Obamacare was supposed to rein in this madness. Instead, it cemented it. Premiums rose, deductibles exploded, and choice evaporated. The law did not dismantle the profit centers that drive high costs; it guaranteed their participation. Americans were forced into plans dominated by the same insurers and PBMs that benefit from inflated prices, all while being told this was reform. It wasn’t. It was consolidation masquerading as compassion.
Replacing Obamacare is not about politics; it is about reality. A system that mandates participation in overpriced plans while shielding middlemen from accountability cannot be fixed with more bureaucracy. It must be rebuilt with transparency, competition, and patient choice at the center. Healthcare should operate on the same principle as every other service in America: you should know the price before you buy it. Direct pricing for diagnostics, routine care, and medications would expose how artificial today’s costs truly are.

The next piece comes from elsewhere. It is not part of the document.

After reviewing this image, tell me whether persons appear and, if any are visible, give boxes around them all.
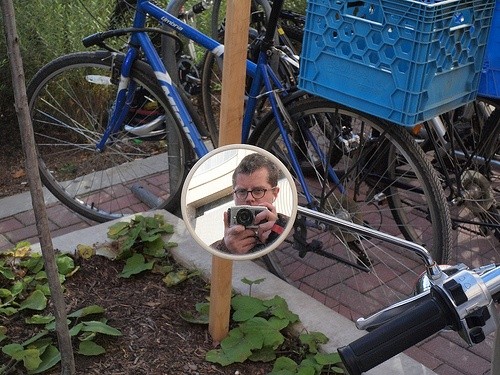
[207,153,290,256]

The real threat to Big Pharma has never been regulation; it has been competition. Someone asking why a blood test costs $1,200 when it could cost $100. Someone questioning why Medicaid is treated like a bottomless well. Someone daring to disrupt a system that depends on confusion to survive. That is why innovators are treated as existential threats while corporate giants are treated as too big to challenge.
Whenever Washington stages a performance about protecting patients, the first thing you should do is follow the money. When companies that repeatedly overbill taxpayers are rewarded with influence and access, while those who threaten the pricing model are vilified, it is fair to ask whether the system is being defended or exposed. Lowering healthcare costs will not come from more speeches or more panels. It will come from confronting Big Pharma, dismantling PBMs, ending the fiction that Obamacare worked, and asking uncomfortable questions about why certain people are crushed while others are protected.
The American people deserve healthcare that serves patients, not profits—and a government brave enough to stand up to the cartel that has turned sickness into one of the most lucrative industries on Earth.